┌─ TEXT TO READ

Production, yes! But for whom?

Categoria/Category
Anno XXIII, n. 101, aprile-giugno 1988
Editore/Publisher
Centro Einaudi

Abstract

Abstract disponibile solo in lingua inglese

In order to understand, and perhaps criticize, the phenomenon of consumerism, it is first necessary to ponder upon the nature of capitalism. At the origins of capitalism there is the need for liberty which civilized society channels and directs against the rigid, sclerotic State-orientedness of tradition. Its most typical feature is faith in the ability of experience to calculate all, the organization of rational calculation. And capitalism is, of course, a system. This does not mean it is static: on the contrary, by its very nature, it lives perennially in a state of unstable equilibrium: one might even say that it lives off crises. It does mean, however, that it cannot be "retailed" or accepted only in part.
Within this framework, consumption has a decisive function. Indeed, it has prevented the realization and explosion of what Marx hypothesized as capitalism’s internal contradiction: namely, the contradiction between overpopulation, linked to profit maximization, and underconsumption, linked to the growth of pauperism. This is the sphere of action of the true entrepreneur—not to be confused with the rentier of financial speculator. His role is not to follow market demand: he must anticipate, "create" it.

└─

◆ REQUIRED ACTIONS ◆
(a) In the text on capitalism, what is named as the most typical feature of capitalism?
(b) Rename "toddler's" to "child's" in the records, giving everything from the line containing "What distance is" down to the end of the records with no other changes. Leave the pictures out of your answer.
The text and the records are separate material with no connection to each other.

┌─ PROVIDED DATA

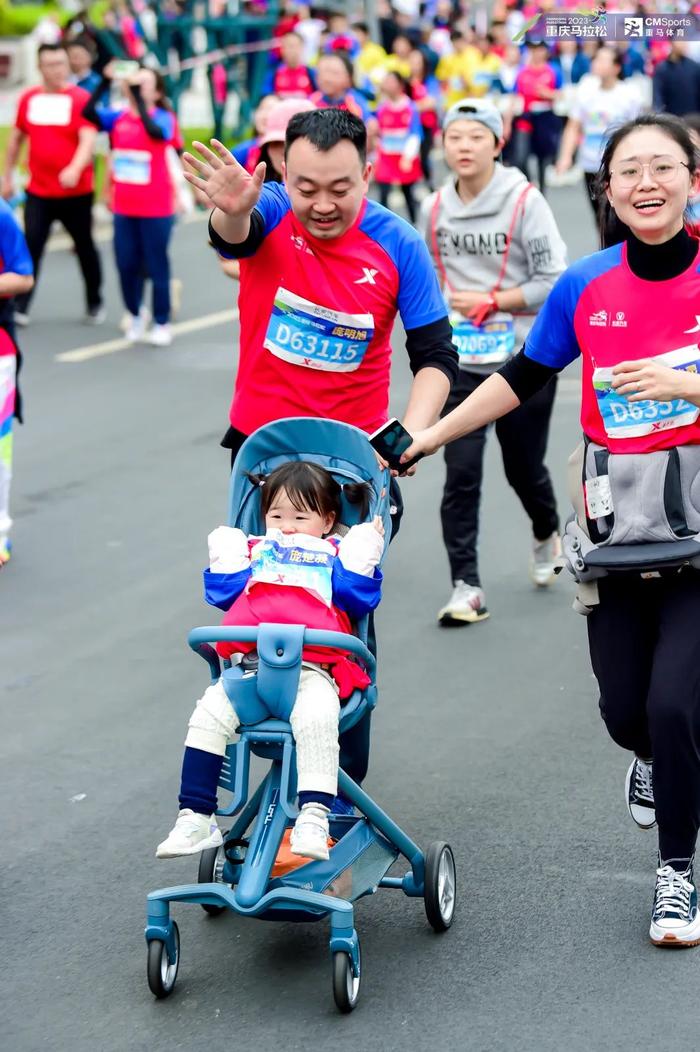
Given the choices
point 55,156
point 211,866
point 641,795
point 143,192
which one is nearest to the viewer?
point 211,866

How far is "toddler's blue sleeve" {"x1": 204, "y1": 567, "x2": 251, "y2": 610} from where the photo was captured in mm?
4254

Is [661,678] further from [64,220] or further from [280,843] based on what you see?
[64,220]

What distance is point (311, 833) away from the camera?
3930mm

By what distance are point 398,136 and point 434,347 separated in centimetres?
1462

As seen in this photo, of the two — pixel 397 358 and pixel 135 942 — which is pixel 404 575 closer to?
pixel 135 942

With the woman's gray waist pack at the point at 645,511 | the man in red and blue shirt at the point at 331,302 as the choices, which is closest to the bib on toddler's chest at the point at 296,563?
the man in red and blue shirt at the point at 331,302

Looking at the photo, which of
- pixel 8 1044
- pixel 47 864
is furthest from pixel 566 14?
pixel 8 1044

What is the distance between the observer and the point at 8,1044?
3926 mm

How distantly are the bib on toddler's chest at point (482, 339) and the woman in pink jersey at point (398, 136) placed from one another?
11.9m

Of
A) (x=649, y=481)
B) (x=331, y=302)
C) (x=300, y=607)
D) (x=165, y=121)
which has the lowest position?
(x=165, y=121)

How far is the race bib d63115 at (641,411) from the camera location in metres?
4.19

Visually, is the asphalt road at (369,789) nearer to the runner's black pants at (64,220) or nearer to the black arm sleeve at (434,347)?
the black arm sleeve at (434,347)

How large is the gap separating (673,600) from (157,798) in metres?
1.93

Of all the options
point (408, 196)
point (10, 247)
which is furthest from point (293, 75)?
point (10, 247)
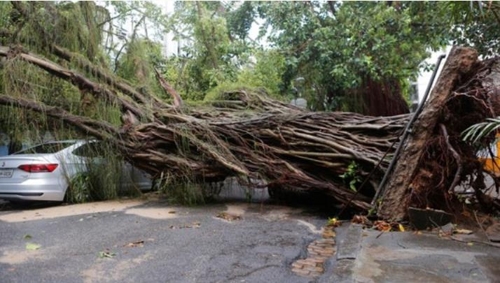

└─

◆ PER-TASK ANSWERS ◆
(a) Faith in the ability of experience to calculate all, the organization of rational calculation.

(b)
What distance is point (311, 833) away from the camera?
3930mm

By what distance are point 398,136 and point 434,347 separated in centimetres?
1462

As seen in this photo, of the two — pixel 397 358 and pixel 135 942 — which is pixel 404 575 closer to?
pixel 135 942

With the woman's gray waist pack at the point at 645,511 | the man in red and blue shirt at the point at 331,302 as the choices, which is closest to the bib on child's chest at the point at 296,563?
the man in red and blue shirt at the point at 331,302

Looking at the photo, which of
- pixel 8 1044
- pixel 47 864
is furthest from pixel 566 14?
pixel 8 1044

What is the distance between the observer and the point at 8,1044?
3926 mm

How distantly are the bib on child's chest at point (482, 339) and the woman in pink jersey at point (398, 136) placed from one another?
11.9m

Of
A) (x=649, y=481)
B) (x=331, y=302)
C) (x=300, y=607)
D) (x=165, y=121)
which has the lowest position?
(x=165, y=121)

How far is the race bib d63115 at (641,411) from the camera location in metres?
4.19

Visually, is the asphalt road at (369,789) nearer to the runner's black pants at (64,220) or nearer to the black arm sleeve at (434,347)?
the black arm sleeve at (434,347)

How large is the gap separating (673,600) from (157,798) in metres?
1.93

Of all the options
point (408, 196)
point (10, 247)
which is furthest from point (293, 75)?
point (10, 247)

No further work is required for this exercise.